Kauman Lahirkan Profesor Perempuan Pertama ditulis oleh M. Anwar Djaelani,
peminat masalah sosial-keagamaan.
PWMU.CO – Kampung Kauman Yogyakarta itu istimewa. Di wilayah itu lahir Ahmad Dahlan, pendiri Muhammadiyah. Di tempat itu juga, lahir Siti Baroroh yang dua puluh tahun memimpin Aisyiyah. Tak hanya itu, Siti Baroroh Baried adalah wanita pertama penyandang gelar profesor di negeri ini.

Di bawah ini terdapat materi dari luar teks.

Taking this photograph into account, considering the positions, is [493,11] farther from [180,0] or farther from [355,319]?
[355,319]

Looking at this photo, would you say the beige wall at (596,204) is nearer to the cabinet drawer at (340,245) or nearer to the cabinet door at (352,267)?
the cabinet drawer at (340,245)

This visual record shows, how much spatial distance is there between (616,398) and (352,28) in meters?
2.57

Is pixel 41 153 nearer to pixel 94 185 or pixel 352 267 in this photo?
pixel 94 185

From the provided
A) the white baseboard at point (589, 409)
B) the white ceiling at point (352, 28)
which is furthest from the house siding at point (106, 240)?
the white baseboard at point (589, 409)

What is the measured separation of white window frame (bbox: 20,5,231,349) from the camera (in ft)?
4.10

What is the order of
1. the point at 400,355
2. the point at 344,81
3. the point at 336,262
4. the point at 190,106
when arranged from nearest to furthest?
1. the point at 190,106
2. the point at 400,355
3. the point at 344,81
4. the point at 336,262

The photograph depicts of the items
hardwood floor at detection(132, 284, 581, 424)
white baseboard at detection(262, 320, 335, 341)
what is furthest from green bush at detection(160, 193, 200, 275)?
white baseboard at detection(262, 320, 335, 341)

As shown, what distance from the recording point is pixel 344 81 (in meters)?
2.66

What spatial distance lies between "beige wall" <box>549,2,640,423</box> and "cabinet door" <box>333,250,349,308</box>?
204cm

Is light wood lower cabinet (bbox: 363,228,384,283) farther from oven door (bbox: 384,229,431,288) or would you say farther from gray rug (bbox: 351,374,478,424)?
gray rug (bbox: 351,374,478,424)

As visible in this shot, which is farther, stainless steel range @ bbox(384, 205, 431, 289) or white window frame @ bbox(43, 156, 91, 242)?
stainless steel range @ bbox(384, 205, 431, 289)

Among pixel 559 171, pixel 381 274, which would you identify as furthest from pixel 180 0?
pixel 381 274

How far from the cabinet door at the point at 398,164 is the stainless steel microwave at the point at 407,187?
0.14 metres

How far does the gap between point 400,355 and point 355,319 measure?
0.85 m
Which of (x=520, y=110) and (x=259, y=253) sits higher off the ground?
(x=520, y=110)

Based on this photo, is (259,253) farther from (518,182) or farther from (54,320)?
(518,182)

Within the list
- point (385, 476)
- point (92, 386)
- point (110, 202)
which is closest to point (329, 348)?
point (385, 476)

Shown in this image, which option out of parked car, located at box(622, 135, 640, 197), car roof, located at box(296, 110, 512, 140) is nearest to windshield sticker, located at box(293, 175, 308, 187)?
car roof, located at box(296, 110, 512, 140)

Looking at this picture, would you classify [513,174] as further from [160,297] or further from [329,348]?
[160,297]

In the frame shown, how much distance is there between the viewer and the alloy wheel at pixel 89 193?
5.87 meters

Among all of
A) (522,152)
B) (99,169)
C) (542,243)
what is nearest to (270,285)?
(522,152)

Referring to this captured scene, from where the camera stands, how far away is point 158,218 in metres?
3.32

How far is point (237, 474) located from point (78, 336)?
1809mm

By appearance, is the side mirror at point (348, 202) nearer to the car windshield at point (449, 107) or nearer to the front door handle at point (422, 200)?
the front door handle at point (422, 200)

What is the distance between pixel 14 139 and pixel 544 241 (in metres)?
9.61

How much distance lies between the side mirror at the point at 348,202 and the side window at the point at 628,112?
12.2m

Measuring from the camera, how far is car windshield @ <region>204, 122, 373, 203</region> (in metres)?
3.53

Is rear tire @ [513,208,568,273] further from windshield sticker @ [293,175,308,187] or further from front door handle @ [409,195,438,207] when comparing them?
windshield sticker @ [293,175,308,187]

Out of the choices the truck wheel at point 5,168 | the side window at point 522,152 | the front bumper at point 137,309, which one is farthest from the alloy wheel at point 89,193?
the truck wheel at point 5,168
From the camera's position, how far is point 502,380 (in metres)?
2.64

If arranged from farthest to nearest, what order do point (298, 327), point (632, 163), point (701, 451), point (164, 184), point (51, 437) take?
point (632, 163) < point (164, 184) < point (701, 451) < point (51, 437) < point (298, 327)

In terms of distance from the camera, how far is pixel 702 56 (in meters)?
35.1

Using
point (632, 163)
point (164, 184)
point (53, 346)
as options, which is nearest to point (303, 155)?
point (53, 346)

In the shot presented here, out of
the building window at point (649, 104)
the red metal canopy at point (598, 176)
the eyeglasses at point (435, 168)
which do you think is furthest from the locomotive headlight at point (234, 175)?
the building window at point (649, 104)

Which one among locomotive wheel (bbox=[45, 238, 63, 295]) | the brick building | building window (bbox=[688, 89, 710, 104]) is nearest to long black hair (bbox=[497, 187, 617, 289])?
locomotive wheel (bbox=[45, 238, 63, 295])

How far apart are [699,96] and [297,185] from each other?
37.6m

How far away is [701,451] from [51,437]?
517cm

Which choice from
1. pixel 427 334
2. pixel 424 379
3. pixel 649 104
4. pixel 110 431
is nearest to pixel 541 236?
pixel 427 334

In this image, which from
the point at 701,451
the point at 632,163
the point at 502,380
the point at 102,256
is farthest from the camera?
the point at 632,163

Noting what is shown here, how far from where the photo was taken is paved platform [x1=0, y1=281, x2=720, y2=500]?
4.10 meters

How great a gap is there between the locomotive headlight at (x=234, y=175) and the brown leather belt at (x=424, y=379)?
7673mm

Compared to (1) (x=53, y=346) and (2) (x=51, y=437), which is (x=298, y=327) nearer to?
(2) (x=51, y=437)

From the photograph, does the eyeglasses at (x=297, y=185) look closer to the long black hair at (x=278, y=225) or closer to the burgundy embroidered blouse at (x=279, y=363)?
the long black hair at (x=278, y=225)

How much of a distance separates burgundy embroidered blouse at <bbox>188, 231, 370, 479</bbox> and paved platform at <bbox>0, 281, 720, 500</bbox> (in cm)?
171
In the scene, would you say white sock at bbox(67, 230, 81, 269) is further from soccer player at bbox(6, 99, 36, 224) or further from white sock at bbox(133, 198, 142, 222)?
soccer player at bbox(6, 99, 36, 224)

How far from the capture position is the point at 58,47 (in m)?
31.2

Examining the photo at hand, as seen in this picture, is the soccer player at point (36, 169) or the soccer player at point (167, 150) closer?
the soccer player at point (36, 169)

Terkait ini, menarik jika ada tanya: Seperti apa wajah Kampung Kauman? Siapa Prof Siti Baroroh?
Daerah Ulama
Pada 23 Februari 1923 Ahmad Dahlan wafat. Dua hari setelah itu, 25 Februari 1923, Siti Baroroh lahir. Nama yang disebut terakhir, belakangan menjadi Ketua Pimpinan Pusat Aisyiyah untuk waktu yang lama, 1965-1985. Bahkan, Siti Baroroh pernah pula menjadi Penasihat Ahli Majelis Tarjih dan Pengembangan Pemikiran Islam PP Muhammadiyah.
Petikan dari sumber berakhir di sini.